This article originally appeared in the June 25, 2018 issue of SpaceNews magazine.
China is claiming progress on a number of reentry and landing technologies for human spaceflight and Mars missions, underlining apparently significant plans for deep space exploration.
The Beijing Institute of Space Mechanics and Electronics (BISME) announced in May that it had performed an airdrop test of a parachute for two new-generation crewed spacecraft, which will be larger successors to the current Shenzhou capsules. The test was reported to have verified the strength and function of the parachute.
The new-generation crewed spacecraft, according to previous announcements from the China Aerospace Science and Technology Corporation, will come in two variations – a 20- metric ton version for lunar missions, and a 14-metric-ton version for potential Mars and deep space exploration.
Zhang Bainan, a chief engineer at the China Academy of Space Technology (CAST) which is developing the spacecraft and owns BISME, said in March that the crew capsule will be able to hold four to six astronauts. The spacecraft design will be modularized, allowing adaptation to the specifics of a mission profile.
China carried out the test of a scale return capsule for the new crewed spacecraft in 2016 with the test flight of the Long March 7 rocket, successfully returning the spacecraft to a site in Inner Mongolia. The craft had a flat top and sloped sides, unlike the bell-shaped Shenzhou.
In June 2019, the variant of the Long March 5 rocket for low Earth orbit launches, the Long March 5B, will lift off for the first time from the Wenchang Space Launch Center on Hainan island carrying another test spacecraft for the project.
No indication has been given as to what will be tested next year, but a larger version of the 2016 test capsule could fly if progress on the parachute has been significant.
Rajeswari Pillai Rajagopalan, head of the Nuclear and Space Policy Initiative at the Observer Research Foundation in New Delhi, India, says testing parachutes could be for any number of Chinese missions — a crewed space capsule, lunar or Mars missions.
“China has announced its plans for lunar landings, Mars probe and a space shuttle. China plans for multiple Mars missions including to orbit and land in the first instance and a second probe to bring back samples from the red planet. Manned lunar missions are also very much on the Chinese radar,” Rajagopalan says.

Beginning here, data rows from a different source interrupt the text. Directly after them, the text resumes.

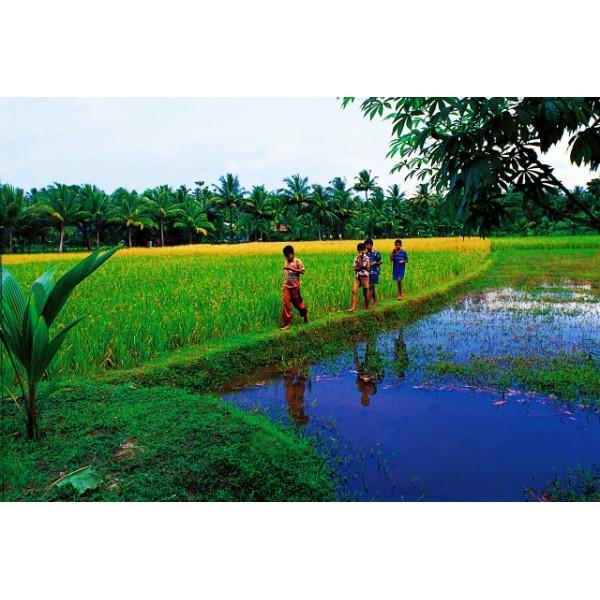 Tour Of Beautiful Kerala 3N/4D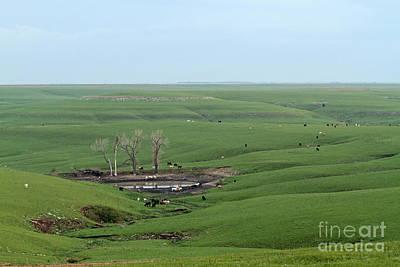 Flint Hills Of Kansas Photograph - Flint Hills Ranch by Betty Morgan
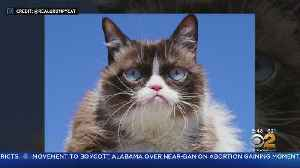Internet Sensation 'Grumpy Cat' Dies [Video]
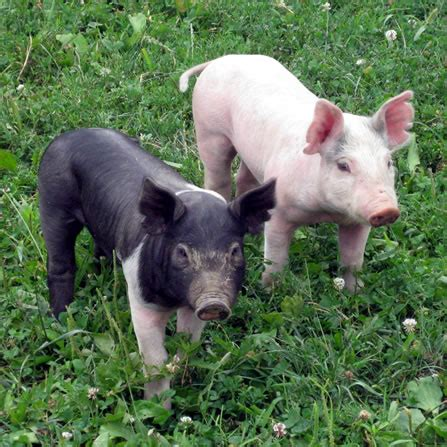 Animal Farm Pig about the pigs at clark s elioak farm the petting farm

Parachute testing is also important in the context of developing reusable rocket technologies, which the China Academy of Launch Vehicle Technology (CALT) recently announced it was pursuing, Rajagopalan adds.
BISME followed this announcement with two more, claiming a breakthrough with tests of a vented airbag system for soft-landing spacecraft, and Inflatable Reentry and Descent Technology (IRDT), similar to the Low-Density Supersonic Decelerator tested by NASA which aims to increase the mass of payloads that can be landed on Mars.

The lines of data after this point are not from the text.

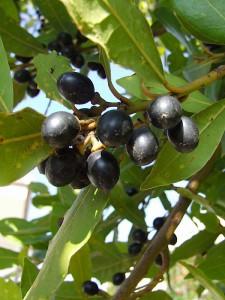 frutti alloro novembre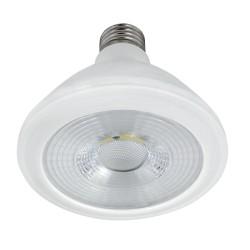 Bec Spot LED PAR30 10W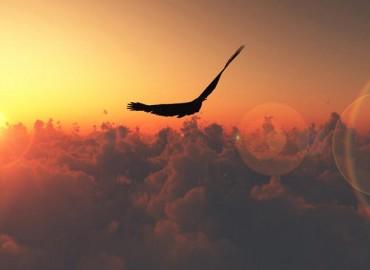 Jaunuolio aukščiausias sielos skrydis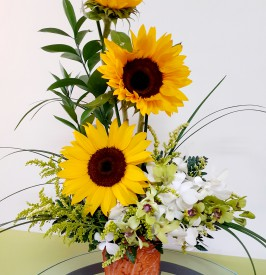 Sunflowers and Orchids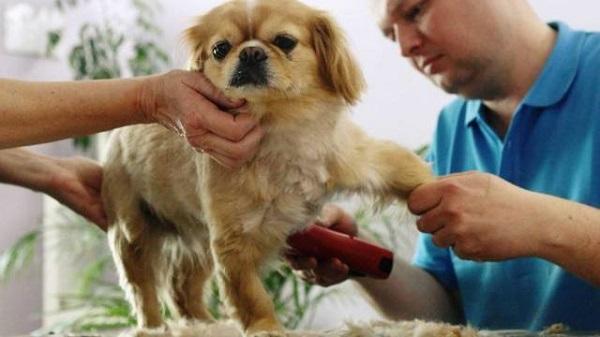 612832 cachorro salao Cuidados ao tosar pelo de cachorro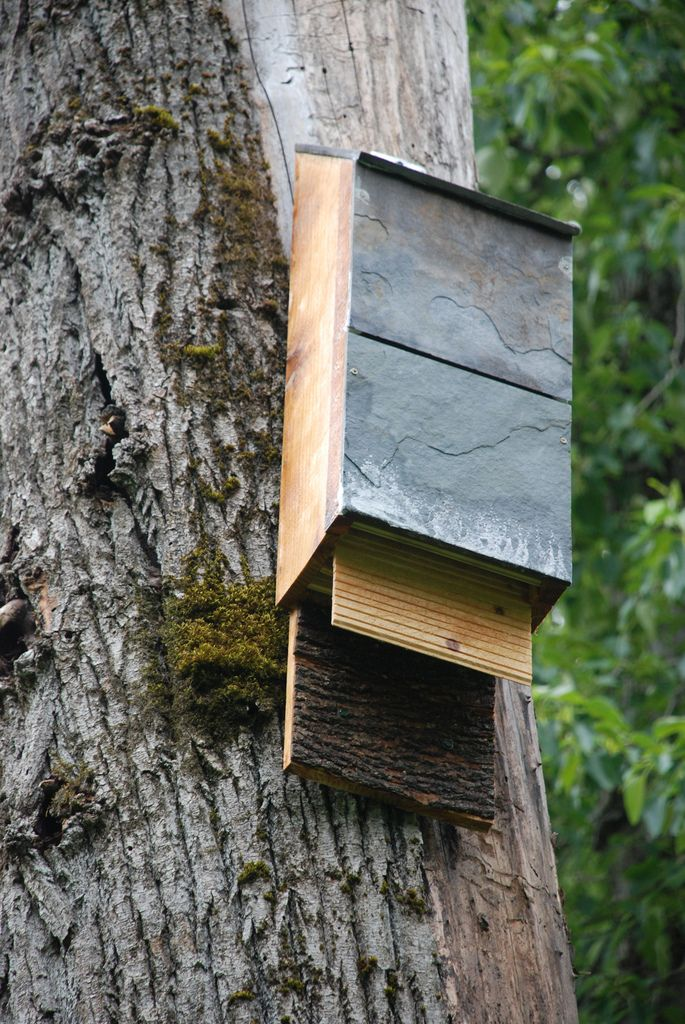 29 best bat houses images on pinterest bats bird houses for Bat house plans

The saucer-shaped IRDT craft aims to integrate the functions thermal protection, deceleration, and landing systems and allow more massive craft to land.

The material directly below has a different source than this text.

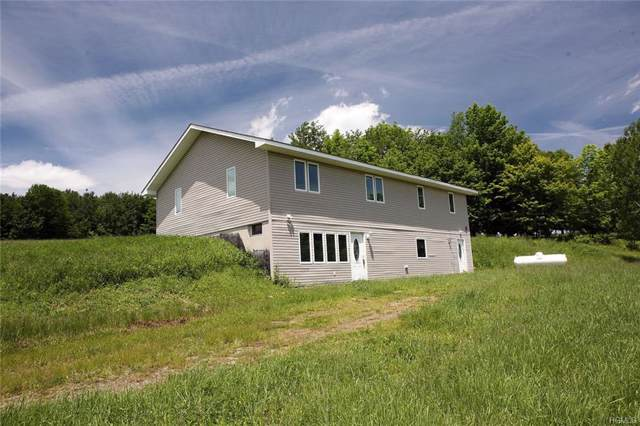 217 Adams Road, Equinunk, NY 18417 (MLS #5068562) :: William Raveis Legends Realty Group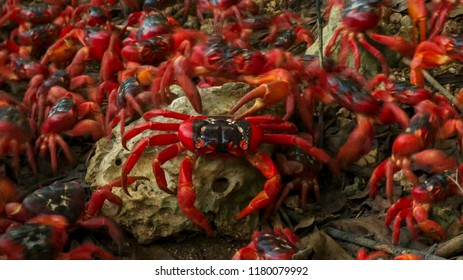 The march of the red crabs on Christmas Island, an Australian territory in the Indian Ocean.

Pang Zhihao, a scientist with CAST, told the Chinese language Science and Technology Daily that IRDT could allow craft with a mass of up to 15 metric tons to soft-land on Mars.
“This looks like China is pumping a lot of effort and money into Mars entry descent and landing systems to land significant payloads, possibly people,” says Alex Ellery, a professor of mechanical and aerospace engineering at Carleton University in Ottawa, Ontario.
However, some of these developments are in the early stages. From images of the airbag tests, Ellery assesses that it, “looks like they are doing a simple drop test—at early stages of design—of the airbags.”
Commenting on an image released by CAST, Ellery says the IRDT system, “looks rather fragile and tiny in comparison with the bushes – they are designed for large payloads.
“One of the problems the Europeans had in testing this technology over a decade ago was that large IRDT systems can be unstable due to unequal internal pressurization—which is high to impart sufficient rigidity—in a large system.
“It’s a very promising technology if it can be made to work but the picture reveals something tiny which would not tackle the issue,” Ellery continues. While the evidence of progress being made is lacking, the announcements do have some importance.
“I am very skeptical about the pictures – they are staged in such a way that they do not indicate that the Chinese have tackled these technologies seriously yet,” Ellery says. He adds however that the releases indicate that these are technologies that China will be tackling as a matter of priority and could soon lead to see major progress.
The Science article also stated that China plans to launch its first spacecraft using the IRDT technology in 2019.